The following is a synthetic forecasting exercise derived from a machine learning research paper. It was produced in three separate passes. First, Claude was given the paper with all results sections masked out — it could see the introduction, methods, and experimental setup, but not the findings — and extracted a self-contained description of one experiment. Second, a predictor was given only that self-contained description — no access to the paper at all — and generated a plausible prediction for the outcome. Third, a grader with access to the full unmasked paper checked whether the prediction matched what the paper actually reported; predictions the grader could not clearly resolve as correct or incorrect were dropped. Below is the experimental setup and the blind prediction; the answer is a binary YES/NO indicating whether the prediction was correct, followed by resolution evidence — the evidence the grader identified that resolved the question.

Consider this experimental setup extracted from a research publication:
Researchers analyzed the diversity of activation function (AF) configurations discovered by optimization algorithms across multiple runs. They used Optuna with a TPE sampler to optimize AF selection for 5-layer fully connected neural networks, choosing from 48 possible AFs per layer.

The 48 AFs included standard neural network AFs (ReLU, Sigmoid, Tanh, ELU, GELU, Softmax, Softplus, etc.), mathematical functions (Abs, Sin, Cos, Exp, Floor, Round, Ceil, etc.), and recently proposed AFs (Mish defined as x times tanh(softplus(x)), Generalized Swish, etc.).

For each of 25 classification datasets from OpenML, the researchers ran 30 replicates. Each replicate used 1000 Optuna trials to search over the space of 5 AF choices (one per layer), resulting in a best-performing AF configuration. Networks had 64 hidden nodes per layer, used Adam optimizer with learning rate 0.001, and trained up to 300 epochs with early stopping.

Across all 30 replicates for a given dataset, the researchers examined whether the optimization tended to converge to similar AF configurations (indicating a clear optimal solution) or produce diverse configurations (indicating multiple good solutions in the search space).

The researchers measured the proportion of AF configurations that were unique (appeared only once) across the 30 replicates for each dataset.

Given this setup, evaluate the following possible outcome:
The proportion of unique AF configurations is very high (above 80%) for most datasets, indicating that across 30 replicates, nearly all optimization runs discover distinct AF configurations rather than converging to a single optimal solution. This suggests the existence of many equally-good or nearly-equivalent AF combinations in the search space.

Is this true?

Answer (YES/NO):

::::

**Work to be completed:** An exact restatement of the lines from the one with "The proportion of unique" through the last line of the data is the only acceptable answer.

**Task solution:**
The proportion of unique AF configurations is very high (above 80%) for most datasets, indicating that across 30 replicates, nearly all optimization runs discover distinct AF configurations rather than converging to a single optimal solution. This suggests the existence of many equally-good or nearly-equivalent AF combinations in the search space.

Is this true?

Answer (YES/NO):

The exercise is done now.